Berlin : Koptische Christen feierten erstmals in eigener Kirche in Lichtenberg

Michael Brunner

Dichte Weihrauchschwaden ziehen durch das Kirchenschiff. Bischof Anba Damian schwenkt ein silbernes Fässchen, aus dem der dicke Rauch quillt. Orgel und Harmonium schweigen zwar, doch es ist nicht still: Während Bischof Damian Gebete spricht, singt eine Gruppe von Männern uralte Lieder. Es ist Donnerstagabend, der 6. Januar, und die Koptische Gemeinde Berlin feiert das Weihnachtsfest. 30 Menschen sind gekommen.

Ort ist die St.-Antonius und St.-Shenouda-Kirche am Roedeliusplatz in Lichtenberg. Schon beim ersten Blick auf die Klinkerfassade und die Gewölbe mit Backsteinbögen im Innern wird klar, in welcher Tradition das Gotteshaus steht: Bis zum Frühjahr 1999 hieß es Glaubenskirche und gehörte der evangelischen Gemeinde Alt-Lichtenberg. Die Gemeinde besitzt eine zweite Kirche am Loeperplatz und hatte sich schon länger schwer getan mit der Unterhaltung zweier Häuser. So ging die Glaubenskirche an den Senat, der sie im Erbbaurecht an die Berliner Kopten weitergab.

Kopten haben ihren eigenen Zeitbegriff. Ihr Festgottesdienst beginnt nicht einfach, er entwickelt sich Stunde um Stunde bis Mitternacht. Immer wieder öffnet sich die Tür und nacheinander erscheinen Diakone, Subdiakone und mehrere Frauen. Ein Diakon küsst den Boden zu Füßen des Bischofs, danach die Hand des Geistlichen. Bischof Damian segnet den Mann und betet laut "für Entschlafene und Gefangene, Behinderte und Kriegsopfer". Es ist kalt in der Kirche, der Hauch der Sänger ist zu sehen. Aber die Männer am Altar spüren offenbar keine Kälte, sie haben Jacken und Schuhe ausgezogen. Bischof Damian ist aus dem deutschen Hauptquartier der Kopten in Höxter an der Weser angereist, den Berliner Gemeindepriester Girgis Al-Muharraqi hat er nach Dänemark entsandt, damit die Kopten auch dort feiern können. In Reihe fünf sitzt Marina Fluche aus Neukölln. Frau Fluche ist Ägyptologin und Altertumswissenschaftlerin und hat sich im letzten Frühjahr der Koptischen Gemeinde angeschlossen. Ihre Zuneigung hat sie bei Reisen am Nil entdeckt. "Dort strahlen die Kirchen pures Altertum aus", sagt sie. Mit der Rolle der Frau in Ägypten hat sie jedoch ihre Schwierigkeiten.

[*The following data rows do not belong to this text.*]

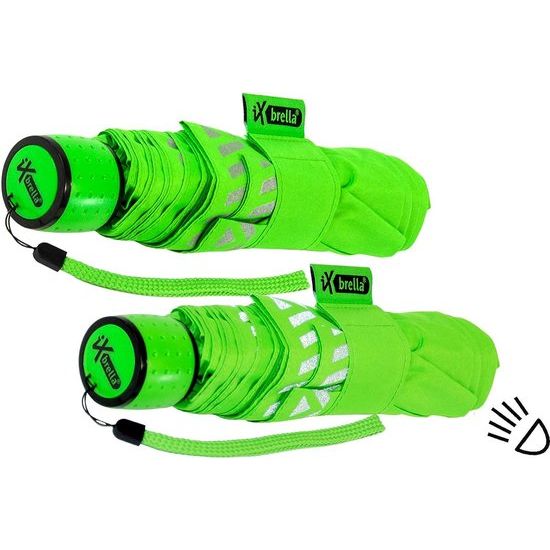 mini kinderparaplu Safety Reflex extra licht Kids-Reflex, groot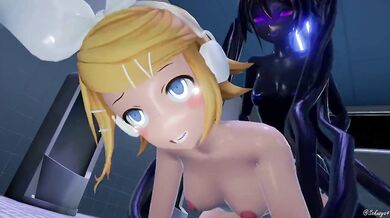 Transforming Futanari Slave: A Sakusyas Desire Fulfilled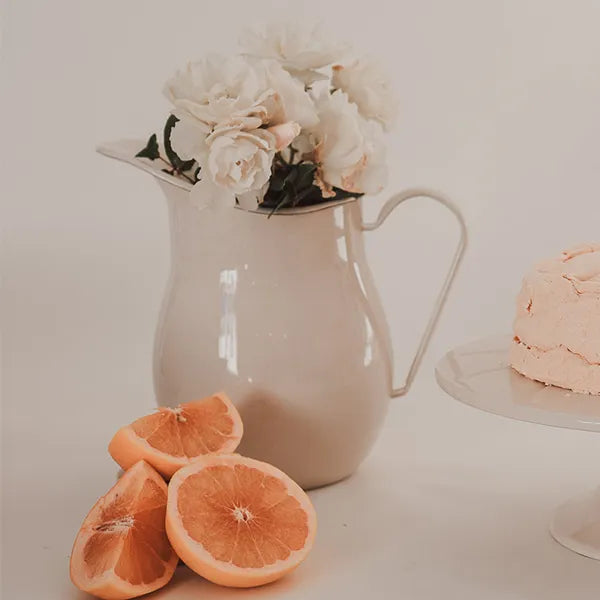 Dishy Cafe Large Water Jug 2L - Almond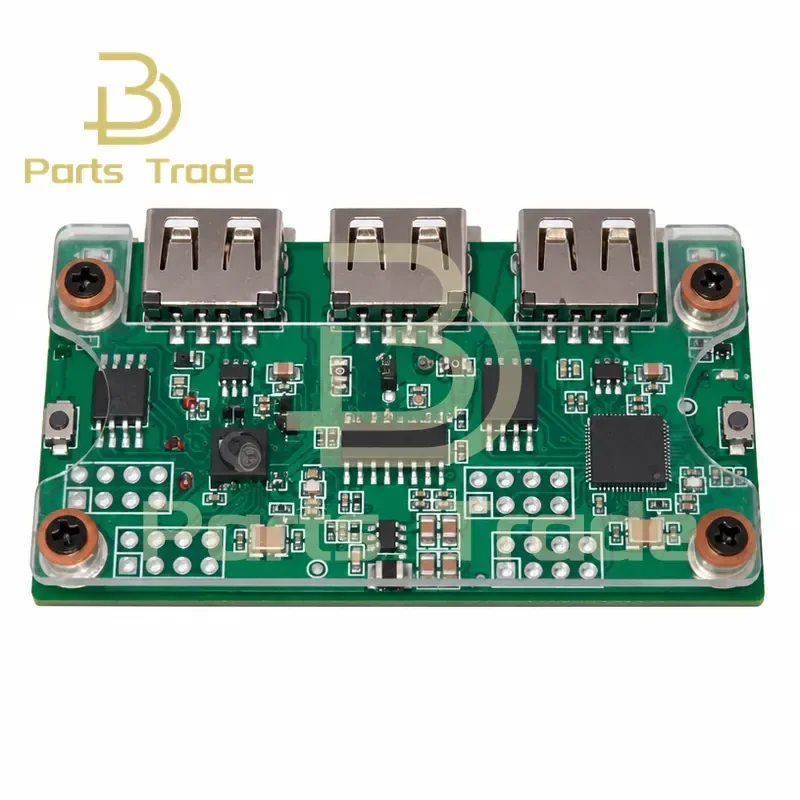 for MAKCU Box KMBox Dual ESP32-S3 Development Board Arduino DMA Key Mouse Transmits Movement Signal with USB Cable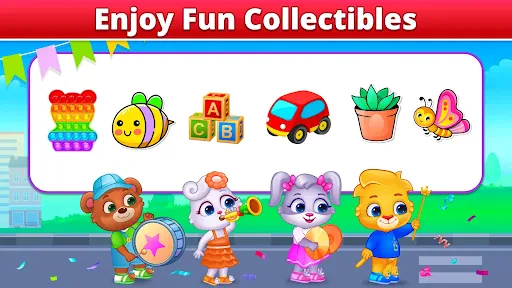 Spelling & Phonics: Kids Games screenshot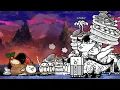 Battle Cats - Reindeer Road Insane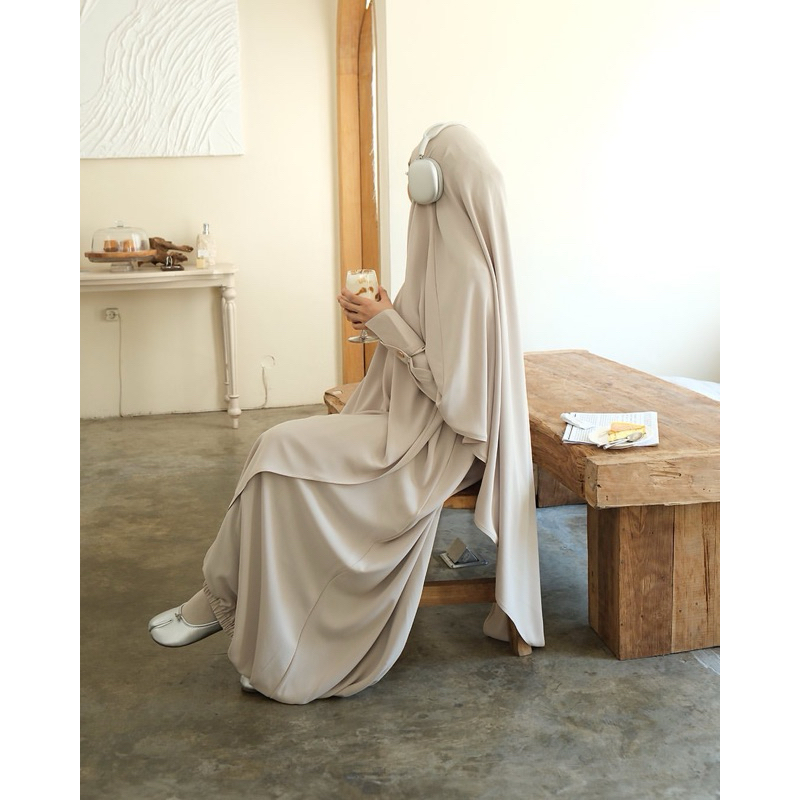 MAYRA DRESS by KHALEWALE DAILY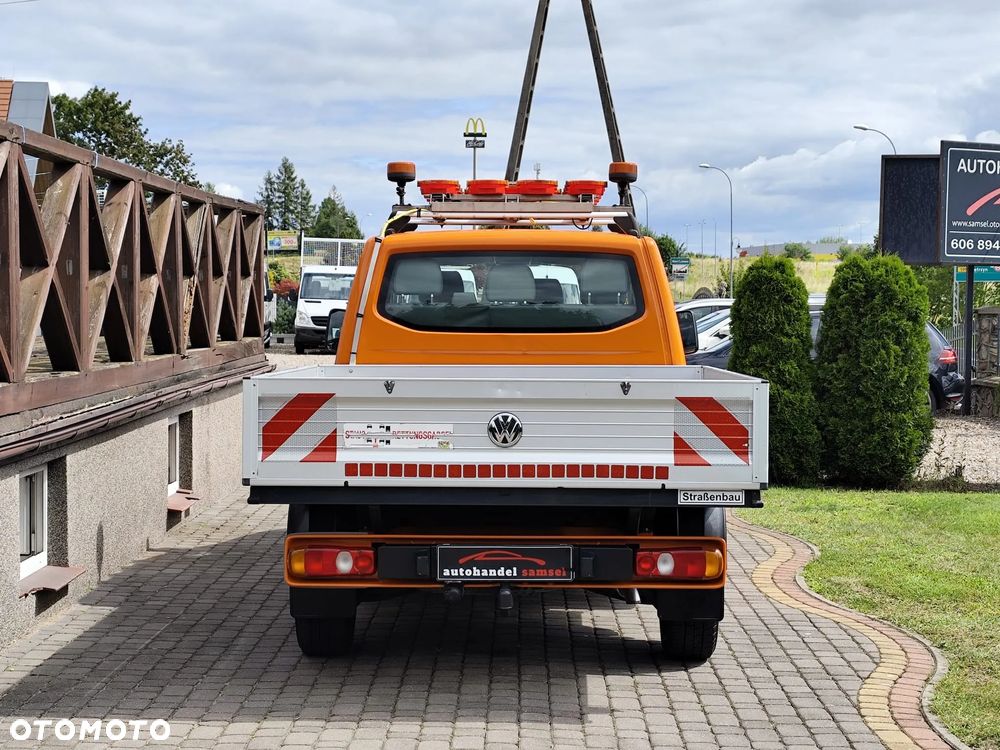 Volkswagen Transporter T5 2.0TDI Doka - 8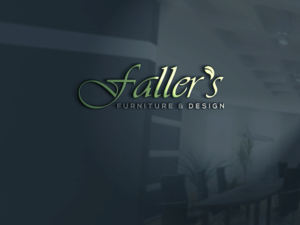 Diseño de Logo por logindesign 3 para Faller's Furniture | Diseño: #21219234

Gegen 21 Uhr, zwei Stunden nach Beginn, erscheint Verstärkung. Bischof Damian bittet soeben um höheren Beistand gegen Preiserhöhungen und Überschwemmungen, da geht die Tür auf und eine ganze Gruppe von Priestern der Syrisch-Orthodoxen Gemeinde aus der Potsdamer Straße in Tiergarten erscheint. Hinten in Reihe 20 piept ein Handy, aber niemand geht ran. Der Bischof begrüßt die Gäste herzlich, sie fügen sich nahtlos ein und singen voller Freude mit.

Die Gemeinde darf sich sicher fühlen, denn mehrere Polizeistreifen patrouillieren um die Kirche. Bezirksbürgermeister Wolfram Friedersdorff erscheint und überreicht Geschenke, eine Vase und ein Buch. Ein Diakon drückt ihm ein Gesangbuch in die Hand und der Bürgermeister vertieft sich ins koptische Alphabet.